-- Start Materials provided --

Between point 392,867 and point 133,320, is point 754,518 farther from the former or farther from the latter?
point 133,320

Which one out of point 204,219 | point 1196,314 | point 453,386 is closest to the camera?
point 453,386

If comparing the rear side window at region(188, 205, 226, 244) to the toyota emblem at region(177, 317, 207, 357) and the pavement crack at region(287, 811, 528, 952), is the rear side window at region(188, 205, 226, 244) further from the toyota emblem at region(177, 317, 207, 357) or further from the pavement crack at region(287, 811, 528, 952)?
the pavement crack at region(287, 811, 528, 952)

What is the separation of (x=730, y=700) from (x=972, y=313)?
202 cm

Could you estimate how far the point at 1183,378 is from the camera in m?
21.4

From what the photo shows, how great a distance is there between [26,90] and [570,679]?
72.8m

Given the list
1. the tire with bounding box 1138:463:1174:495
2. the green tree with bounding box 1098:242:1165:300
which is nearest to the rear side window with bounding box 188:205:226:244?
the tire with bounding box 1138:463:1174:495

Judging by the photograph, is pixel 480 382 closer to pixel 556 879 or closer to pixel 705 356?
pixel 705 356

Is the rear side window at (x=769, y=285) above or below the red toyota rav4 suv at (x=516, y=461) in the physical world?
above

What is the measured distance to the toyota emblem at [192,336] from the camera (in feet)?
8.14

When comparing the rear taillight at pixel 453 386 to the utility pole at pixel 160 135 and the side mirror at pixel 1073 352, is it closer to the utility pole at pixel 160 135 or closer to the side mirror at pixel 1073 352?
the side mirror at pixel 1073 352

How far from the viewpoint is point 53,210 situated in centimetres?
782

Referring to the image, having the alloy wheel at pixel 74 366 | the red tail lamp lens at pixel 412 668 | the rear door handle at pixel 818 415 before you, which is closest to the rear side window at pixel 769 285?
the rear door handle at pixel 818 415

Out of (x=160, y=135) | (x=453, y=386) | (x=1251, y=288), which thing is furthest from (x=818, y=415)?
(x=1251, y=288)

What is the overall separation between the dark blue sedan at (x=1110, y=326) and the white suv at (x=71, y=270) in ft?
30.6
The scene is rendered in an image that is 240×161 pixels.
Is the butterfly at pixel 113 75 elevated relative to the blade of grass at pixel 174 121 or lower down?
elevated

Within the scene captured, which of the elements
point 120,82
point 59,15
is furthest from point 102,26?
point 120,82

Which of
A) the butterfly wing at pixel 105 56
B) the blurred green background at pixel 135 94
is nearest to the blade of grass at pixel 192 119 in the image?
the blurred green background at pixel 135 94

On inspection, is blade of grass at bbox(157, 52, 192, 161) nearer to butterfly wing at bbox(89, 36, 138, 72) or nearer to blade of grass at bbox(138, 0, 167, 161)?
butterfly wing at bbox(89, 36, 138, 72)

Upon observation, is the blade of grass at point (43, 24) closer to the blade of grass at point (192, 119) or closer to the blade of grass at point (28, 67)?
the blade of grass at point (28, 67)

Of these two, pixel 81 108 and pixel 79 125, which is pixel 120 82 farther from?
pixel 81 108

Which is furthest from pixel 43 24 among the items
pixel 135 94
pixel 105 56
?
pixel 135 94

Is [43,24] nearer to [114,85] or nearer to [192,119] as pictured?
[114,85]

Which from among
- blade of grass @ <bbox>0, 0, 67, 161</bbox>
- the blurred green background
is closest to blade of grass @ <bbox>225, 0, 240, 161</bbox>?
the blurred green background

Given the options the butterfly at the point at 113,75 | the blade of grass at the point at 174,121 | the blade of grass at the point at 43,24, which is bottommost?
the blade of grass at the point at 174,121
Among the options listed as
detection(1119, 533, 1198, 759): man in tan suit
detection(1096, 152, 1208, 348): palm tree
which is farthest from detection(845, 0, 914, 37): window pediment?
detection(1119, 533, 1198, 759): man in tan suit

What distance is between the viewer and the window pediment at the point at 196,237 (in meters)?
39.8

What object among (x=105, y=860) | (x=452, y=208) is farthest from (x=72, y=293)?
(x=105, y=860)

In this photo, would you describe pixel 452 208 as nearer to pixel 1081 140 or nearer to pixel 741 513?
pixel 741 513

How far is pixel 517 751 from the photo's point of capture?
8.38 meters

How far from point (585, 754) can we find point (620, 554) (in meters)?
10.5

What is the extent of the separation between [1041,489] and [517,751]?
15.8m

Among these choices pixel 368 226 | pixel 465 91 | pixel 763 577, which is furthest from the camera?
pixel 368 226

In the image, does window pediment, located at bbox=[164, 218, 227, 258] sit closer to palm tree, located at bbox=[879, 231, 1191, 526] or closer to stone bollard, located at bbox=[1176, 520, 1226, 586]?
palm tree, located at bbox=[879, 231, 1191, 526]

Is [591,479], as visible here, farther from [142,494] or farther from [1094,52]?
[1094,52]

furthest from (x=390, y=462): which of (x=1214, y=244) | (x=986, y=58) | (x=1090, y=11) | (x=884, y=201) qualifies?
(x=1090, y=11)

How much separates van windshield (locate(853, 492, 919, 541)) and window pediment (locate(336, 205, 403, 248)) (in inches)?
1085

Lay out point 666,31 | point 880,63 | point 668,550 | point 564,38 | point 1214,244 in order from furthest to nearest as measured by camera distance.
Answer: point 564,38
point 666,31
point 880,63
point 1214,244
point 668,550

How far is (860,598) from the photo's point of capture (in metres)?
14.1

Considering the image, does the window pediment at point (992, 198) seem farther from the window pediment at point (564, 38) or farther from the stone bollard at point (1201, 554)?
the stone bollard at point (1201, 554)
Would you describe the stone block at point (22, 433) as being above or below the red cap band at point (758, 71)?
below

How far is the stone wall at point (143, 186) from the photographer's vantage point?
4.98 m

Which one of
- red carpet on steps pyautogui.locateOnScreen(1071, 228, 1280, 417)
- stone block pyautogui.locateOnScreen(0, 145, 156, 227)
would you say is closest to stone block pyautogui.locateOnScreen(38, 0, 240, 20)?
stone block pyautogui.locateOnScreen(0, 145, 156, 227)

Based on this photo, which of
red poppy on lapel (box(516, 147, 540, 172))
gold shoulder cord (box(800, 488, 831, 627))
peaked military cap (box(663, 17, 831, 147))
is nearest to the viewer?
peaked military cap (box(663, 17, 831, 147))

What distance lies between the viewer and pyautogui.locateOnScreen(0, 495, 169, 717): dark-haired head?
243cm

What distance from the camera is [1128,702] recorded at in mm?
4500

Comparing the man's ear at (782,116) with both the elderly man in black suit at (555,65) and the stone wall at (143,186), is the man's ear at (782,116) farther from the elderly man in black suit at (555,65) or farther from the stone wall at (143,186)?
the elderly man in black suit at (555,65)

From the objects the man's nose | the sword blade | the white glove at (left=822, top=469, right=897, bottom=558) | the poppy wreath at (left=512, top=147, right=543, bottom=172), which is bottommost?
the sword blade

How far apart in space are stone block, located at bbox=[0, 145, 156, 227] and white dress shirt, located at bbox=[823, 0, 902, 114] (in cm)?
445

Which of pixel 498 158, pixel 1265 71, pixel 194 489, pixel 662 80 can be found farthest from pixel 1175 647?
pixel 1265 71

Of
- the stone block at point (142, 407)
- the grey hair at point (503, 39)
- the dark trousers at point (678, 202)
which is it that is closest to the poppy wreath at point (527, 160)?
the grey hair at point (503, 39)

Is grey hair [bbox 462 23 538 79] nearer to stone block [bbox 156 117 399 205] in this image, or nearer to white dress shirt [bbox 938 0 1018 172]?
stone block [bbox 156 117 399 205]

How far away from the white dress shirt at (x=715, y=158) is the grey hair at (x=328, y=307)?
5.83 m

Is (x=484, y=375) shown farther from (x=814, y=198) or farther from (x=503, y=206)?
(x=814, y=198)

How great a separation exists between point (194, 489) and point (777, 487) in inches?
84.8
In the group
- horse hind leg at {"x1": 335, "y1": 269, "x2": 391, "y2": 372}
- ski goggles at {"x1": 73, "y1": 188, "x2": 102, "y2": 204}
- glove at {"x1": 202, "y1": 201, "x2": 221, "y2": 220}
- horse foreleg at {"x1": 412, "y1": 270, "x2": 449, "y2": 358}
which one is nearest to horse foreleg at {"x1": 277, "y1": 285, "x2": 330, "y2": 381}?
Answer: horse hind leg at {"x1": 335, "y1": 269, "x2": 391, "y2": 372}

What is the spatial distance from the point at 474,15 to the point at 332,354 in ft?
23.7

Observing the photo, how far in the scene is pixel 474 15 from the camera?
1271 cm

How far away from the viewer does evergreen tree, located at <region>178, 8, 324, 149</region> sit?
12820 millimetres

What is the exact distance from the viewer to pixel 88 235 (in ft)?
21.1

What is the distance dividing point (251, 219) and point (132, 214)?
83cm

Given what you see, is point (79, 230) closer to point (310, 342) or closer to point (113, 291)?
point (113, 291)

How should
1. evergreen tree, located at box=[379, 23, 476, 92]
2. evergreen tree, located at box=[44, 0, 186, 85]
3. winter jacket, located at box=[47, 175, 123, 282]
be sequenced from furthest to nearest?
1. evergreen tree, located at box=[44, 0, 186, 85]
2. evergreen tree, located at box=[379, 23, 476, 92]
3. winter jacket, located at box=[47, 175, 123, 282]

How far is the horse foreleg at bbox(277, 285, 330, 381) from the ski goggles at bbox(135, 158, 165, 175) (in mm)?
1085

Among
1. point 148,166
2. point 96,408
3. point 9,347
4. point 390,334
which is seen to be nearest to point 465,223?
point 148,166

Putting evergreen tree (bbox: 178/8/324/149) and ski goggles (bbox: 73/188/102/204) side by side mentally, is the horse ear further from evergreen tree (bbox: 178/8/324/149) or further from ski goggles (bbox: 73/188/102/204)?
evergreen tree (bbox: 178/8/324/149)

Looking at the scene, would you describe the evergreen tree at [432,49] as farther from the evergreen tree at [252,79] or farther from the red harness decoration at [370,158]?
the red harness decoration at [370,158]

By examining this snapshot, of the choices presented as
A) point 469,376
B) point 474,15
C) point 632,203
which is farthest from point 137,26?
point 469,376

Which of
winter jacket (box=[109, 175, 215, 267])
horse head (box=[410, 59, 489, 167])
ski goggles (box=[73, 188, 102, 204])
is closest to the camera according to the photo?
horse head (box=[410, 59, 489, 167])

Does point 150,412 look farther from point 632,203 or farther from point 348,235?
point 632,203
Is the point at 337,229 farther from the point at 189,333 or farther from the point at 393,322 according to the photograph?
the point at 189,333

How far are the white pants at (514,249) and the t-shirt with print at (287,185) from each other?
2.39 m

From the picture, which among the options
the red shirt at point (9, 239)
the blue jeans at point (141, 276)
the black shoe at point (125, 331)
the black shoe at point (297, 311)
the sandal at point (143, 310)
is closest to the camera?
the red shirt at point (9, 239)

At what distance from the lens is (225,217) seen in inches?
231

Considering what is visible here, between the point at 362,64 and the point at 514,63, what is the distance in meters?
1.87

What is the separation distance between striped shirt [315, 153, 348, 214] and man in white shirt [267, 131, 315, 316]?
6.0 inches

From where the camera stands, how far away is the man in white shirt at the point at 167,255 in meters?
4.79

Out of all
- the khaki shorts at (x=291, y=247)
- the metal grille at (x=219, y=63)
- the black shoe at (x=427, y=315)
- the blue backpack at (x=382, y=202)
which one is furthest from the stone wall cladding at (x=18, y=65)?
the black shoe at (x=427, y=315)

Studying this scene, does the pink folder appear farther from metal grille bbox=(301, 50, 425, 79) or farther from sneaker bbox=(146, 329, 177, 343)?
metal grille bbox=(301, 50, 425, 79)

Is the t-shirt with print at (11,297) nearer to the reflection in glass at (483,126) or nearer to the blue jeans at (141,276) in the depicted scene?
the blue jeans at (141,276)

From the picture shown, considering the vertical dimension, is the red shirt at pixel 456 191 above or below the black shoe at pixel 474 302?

-- End Materials provided --

### Aim
Edit the records from the line containing "Is the point" through the end of the records, replacing "sandal" with "slipper" and leaving everything else unchanged.

### Solution to the exercise
Is the point at 337,229 farther from the point at 189,333 or farther from the point at 393,322 according to the photograph?
the point at 189,333

How far are the white pants at (514,249) and the t-shirt with print at (287,185) from each other?
2.39 m

From the picture, which among the options
the red shirt at point (9, 239)
the blue jeans at point (141, 276)
the black shoe at point (125, 331)
the black shoe at point (297, 311)
the slipper at point (143, 310)
is closest to the camera?
the red shirt at point (9, 239)

At what distance from the lens is (225,217) seen in inches?
231

Considering what is visible here, between the point at 362,64 and the point at 514,63, what is the distance in meters?
1.87

What is the separation distance between striped shirt [315, 153, 348, 214] and man in white shirt [267, 131, 315, 316]?
6.0 inches

From where the camera stands, how far away is the man in white shirt at the point at 167,255 in meters?
4.79

Out of all
- the khaki shorts at (x=291, y=247)
- the metal grille at (x=219, y=63)
- the black shoe at (x=427, y=315)
- the blue backpack at (x=382, y=202)
which one is furthest from the stone wall cladding at (x=18, y=65)?
the black shoe at (x=427, y=315)

Studying this scene, does the pink folder appear farther from metal grille bbox=(301, 50, 425, 79) or farther from sneaker bbox=(146, 329, 177, 343)?
metal grille bbox=(301, 50, 425, 79)

Is the t-shirt with print at (11,297) nearer to the reflection in glass at (483,126) or nearer to the blue jeans at (141,276) in the depicted scene?
the blue jeans at (141,276)

From the picture shown, considering the vertical dimension, is the red shirt at pixel 456 191 above or below the black shoe at pixel 474 302?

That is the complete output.